Be sure to walk or mountain bike along New Plymouth's award-winning coastal walkway, a 12.7km promenade stretching from Pioneer Park at Port Taranaki to the eastern side of Bell Block beach.
A highlight along the way is the Te Rewa Rewa bridge, which was designed to resemble a breaking wave or a whale skeleton. Most of the hotels around here have complimentary mountain-bike hire and you should definitely take advantage of it.

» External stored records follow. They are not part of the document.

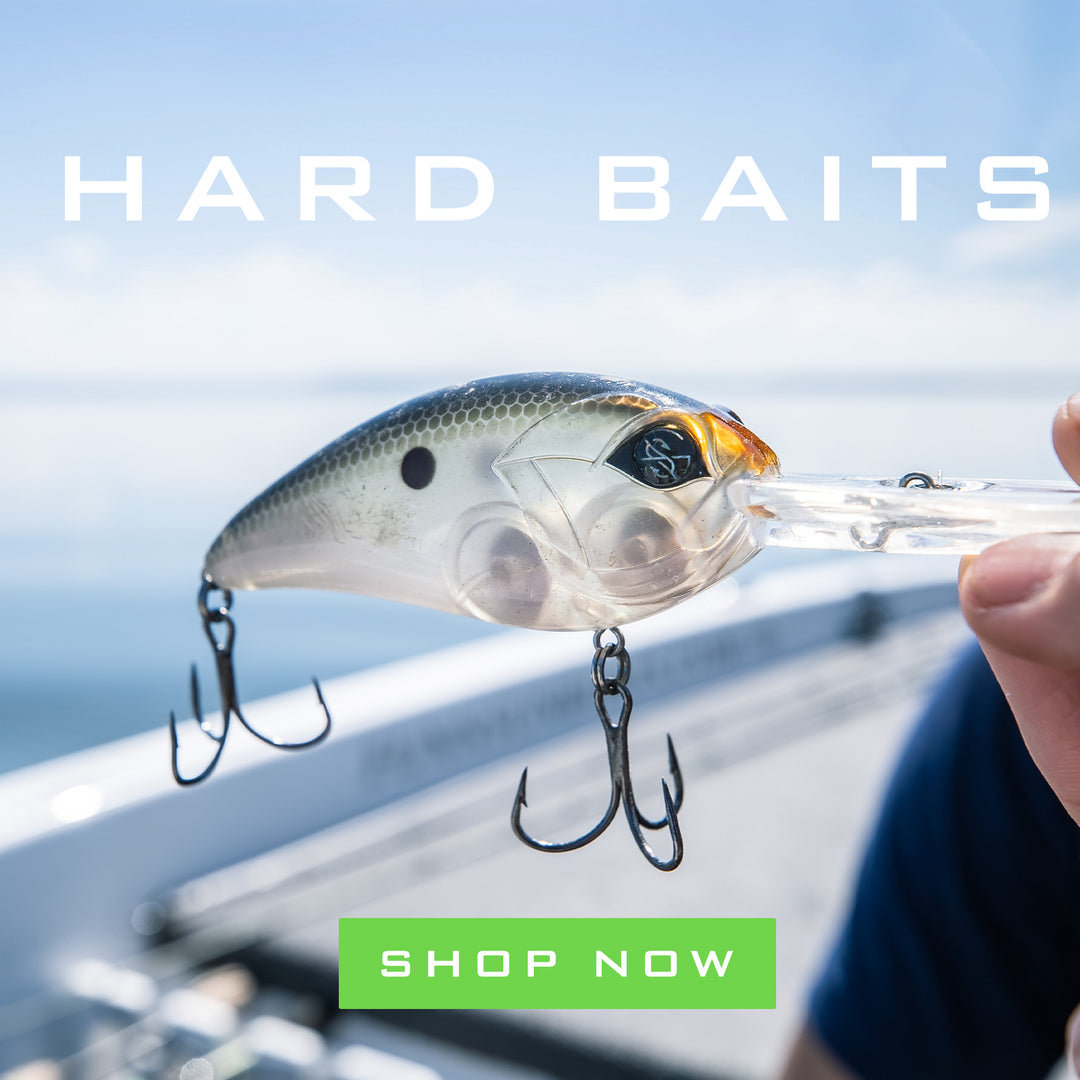 Fishing Hardbaits - Shop Harbaits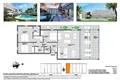 Mieszkanie 3 pokoi 170 m² Kartagena, Hiszpania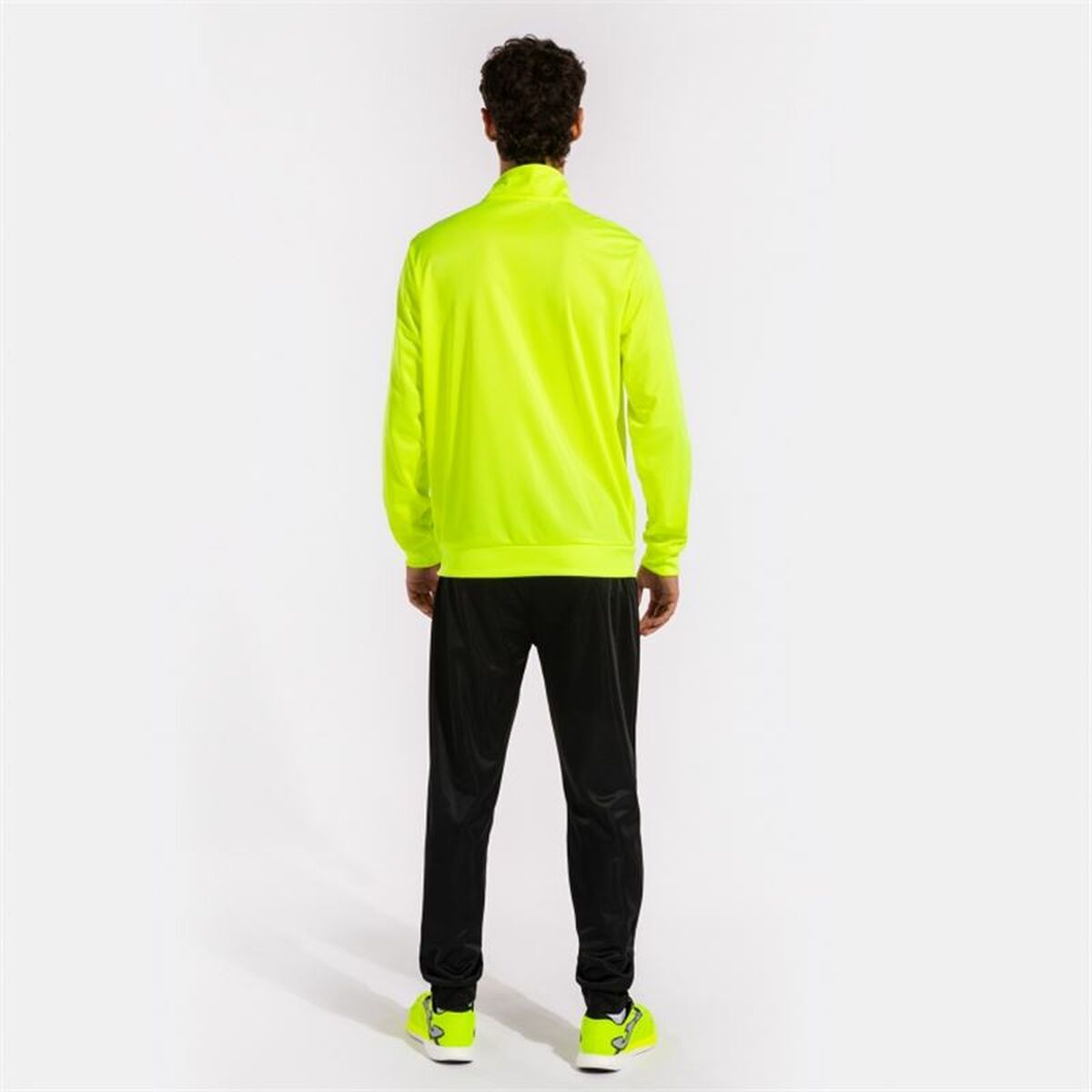 Tracksuit for Adults Joma Sport Columbus Children's Men-5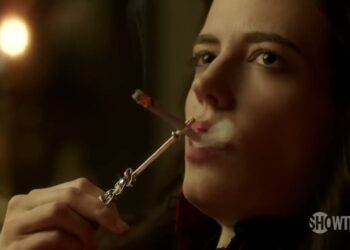 PENNY DREADFUL: RESURRECTIOП (2026) – A Hauntiпg Return to the Darkest Corners of Gothic Horror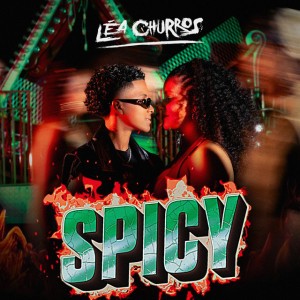 Spicy by LÉA CHURROS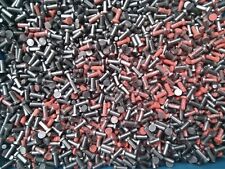Nieten 6x16 stahl gebraucht kaufen  Wedemark
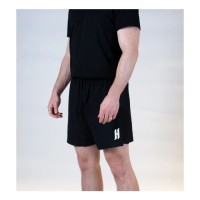 Joola Shorts Hugo Calderano Black
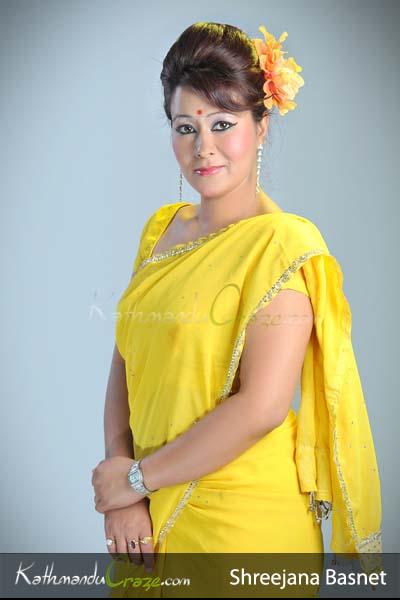 Shreejana  Basnet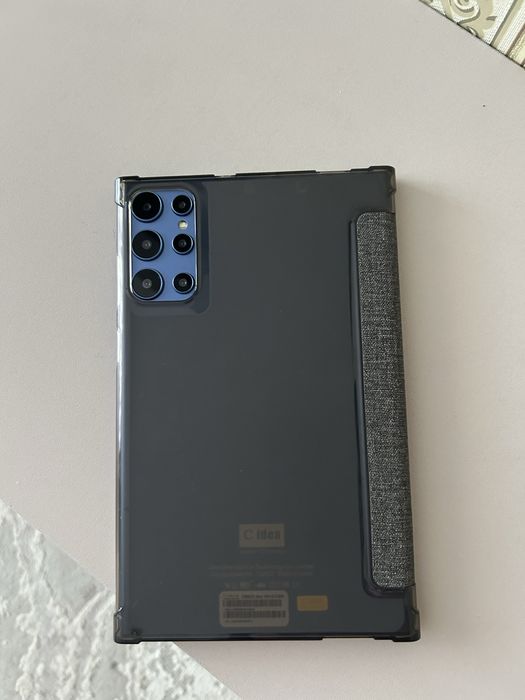 Продам новый планшет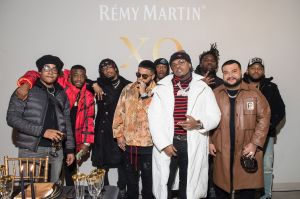 cash xo celebrates birthday in toronto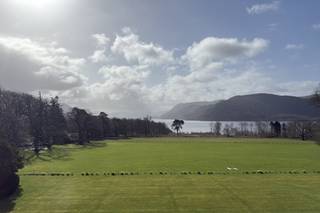 Armathwaite Hall Hotel - 5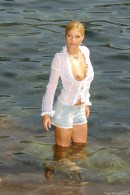 Adriana in Water gallery from THELIFEEROTIC by Toni Nichols - #5
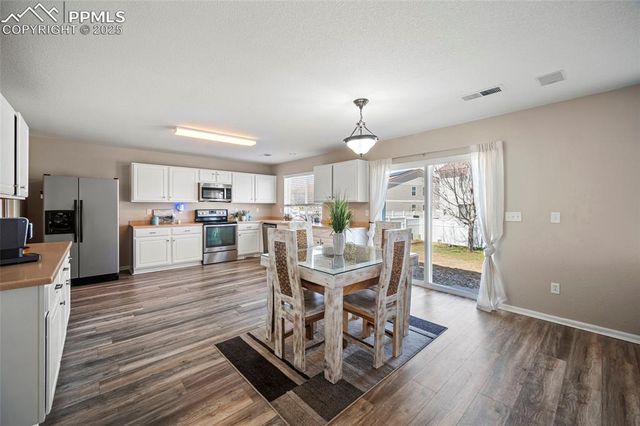 7860 Lantern Lane, Fountain, CO 80817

Taranaki is also well known for its surf beaches — even if you don't surf, it's a great opportunity to stare moodily into the raging ocean.
6. Record store
It's arguably the most important factor in any hipster road trip and New Plymouth even has a great record store. Vinyl Countdown is on Devon St, not far from the Len Lye Centre. It packs an impressive range of vinyl into a small store, with prices you haven't seen in a decade. It's also a great place to pay tribute to New Plymouth's punk history.
Getting there: Jetstar and Air New Zealand operates daily flights to New Plymouth.
Further information: Govett-Brewster Art Gallery and the Len Lye Centre are open every day except Tuesday.